The British Fashion Council has named Bianca Saunders the winner of the 2026 BFC/Vogue Designer Fashion Fund, awarding the London-based designer £150,000 in funding alongside a year of tailored mentorship and pro-bono professional services. The announcement, made in the middle of a June calendar already dominated by Pitti Uomo and the run-up to couture season, positions Saunders at the forefront of British fashion’s next generation.
Saunders, who graduated from the Royal College of Art and established her eponymous label in 2017, has built a practice defined by a rigorous investigation of proportion and construction. Her work draws on her British-Caribbean heritage—not through surface decoration but through the structural language of drape, ease, and the way a garment meets the body in motion. Collections have unfolded like continuous research: each season refining a silhouette vocabulary that feels both deeply personal and universally architectural.
For British fashion, the choice signals a continued appetite for designers whose work is rooted in process rather than hype. Saunders is not a viral sensation; she is a maker’s maker, and the Fund’s backing suggests a collective bet that technical rigor, when paired with the right infrastructure, can scale into a sustainable independent business.

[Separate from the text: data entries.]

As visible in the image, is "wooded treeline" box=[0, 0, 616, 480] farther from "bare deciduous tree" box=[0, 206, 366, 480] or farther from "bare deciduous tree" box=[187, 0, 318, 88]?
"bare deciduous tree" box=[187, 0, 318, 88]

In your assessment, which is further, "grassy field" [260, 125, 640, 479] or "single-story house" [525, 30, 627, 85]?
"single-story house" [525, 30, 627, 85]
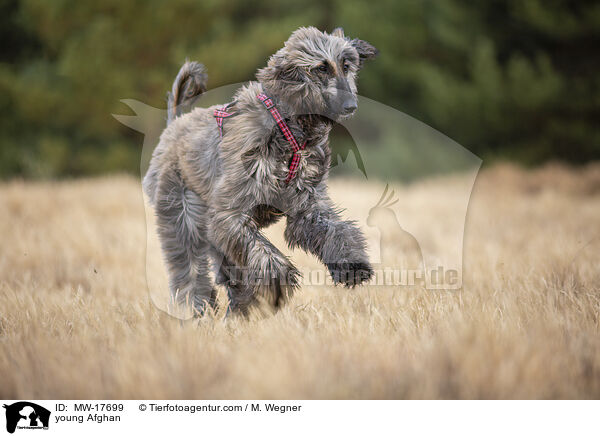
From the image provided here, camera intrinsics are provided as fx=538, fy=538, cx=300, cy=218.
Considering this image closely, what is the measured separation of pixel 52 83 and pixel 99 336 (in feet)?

The prize money will go toward Saunders’ stated goal of expanding her retail footprint and investing in a dedicated atelier space, moving beyond the project-based studio model that has sustained the label through its early years. Industry observers note that the timing—mid-June, with the SS27 show season approaching—gives Saunders a clear runway to operationalize the grant ahead of London Fashion Week in September.

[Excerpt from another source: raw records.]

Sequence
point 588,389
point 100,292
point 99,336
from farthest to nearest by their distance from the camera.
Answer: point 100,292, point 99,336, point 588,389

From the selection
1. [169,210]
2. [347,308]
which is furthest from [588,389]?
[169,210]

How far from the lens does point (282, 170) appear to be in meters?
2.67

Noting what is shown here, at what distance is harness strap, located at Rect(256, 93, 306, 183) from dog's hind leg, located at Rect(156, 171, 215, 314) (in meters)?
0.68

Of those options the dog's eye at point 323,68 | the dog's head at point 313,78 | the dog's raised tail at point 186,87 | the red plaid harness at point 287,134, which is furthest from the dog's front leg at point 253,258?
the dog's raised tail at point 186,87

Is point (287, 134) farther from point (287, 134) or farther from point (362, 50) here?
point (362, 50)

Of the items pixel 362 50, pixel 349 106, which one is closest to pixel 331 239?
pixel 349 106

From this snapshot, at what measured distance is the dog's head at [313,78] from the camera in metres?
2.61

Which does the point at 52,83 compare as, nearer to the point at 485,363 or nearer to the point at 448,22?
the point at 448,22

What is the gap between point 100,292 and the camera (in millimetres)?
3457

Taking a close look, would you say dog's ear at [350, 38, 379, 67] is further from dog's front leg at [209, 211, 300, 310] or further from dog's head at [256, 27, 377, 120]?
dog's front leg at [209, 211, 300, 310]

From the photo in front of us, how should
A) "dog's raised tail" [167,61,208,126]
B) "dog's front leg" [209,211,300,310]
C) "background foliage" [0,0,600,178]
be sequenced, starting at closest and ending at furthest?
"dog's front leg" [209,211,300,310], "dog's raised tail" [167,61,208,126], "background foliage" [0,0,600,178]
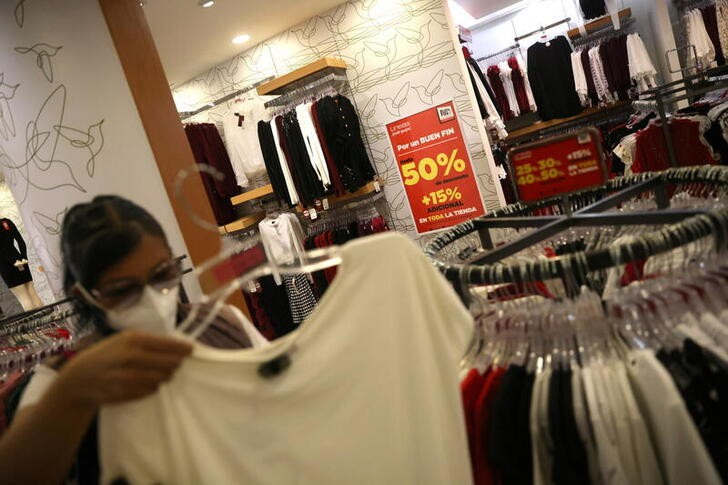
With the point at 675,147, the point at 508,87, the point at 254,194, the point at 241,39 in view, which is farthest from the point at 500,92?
the point at 254,194

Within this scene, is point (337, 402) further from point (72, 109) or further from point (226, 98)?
point (226, 98)

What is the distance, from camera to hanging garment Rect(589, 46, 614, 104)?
Result: 17.0 ft

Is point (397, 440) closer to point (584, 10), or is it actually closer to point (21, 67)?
point (21, 67)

The Fund, now in its eighteenth year, has previously backed designers including Christopher Kane, Erdem, and Molly Goddard at pivotal moments in their trajectories. For 2026, the shortlist read like a testament to London’s breadth—Aaron Esh, Clio Peppiatt, KNWLS, Onalaja, and Talia Byre joined Saunders as nominees, each representing a distinct strain of British design thinking. The selection panel, chaired by British Fashion Council chief executive Caroline Rush and featuring Vogue’s Edward Enninful, praised Saunders for “her considered approach to fashion” and her “deep understanding of cut and construction.”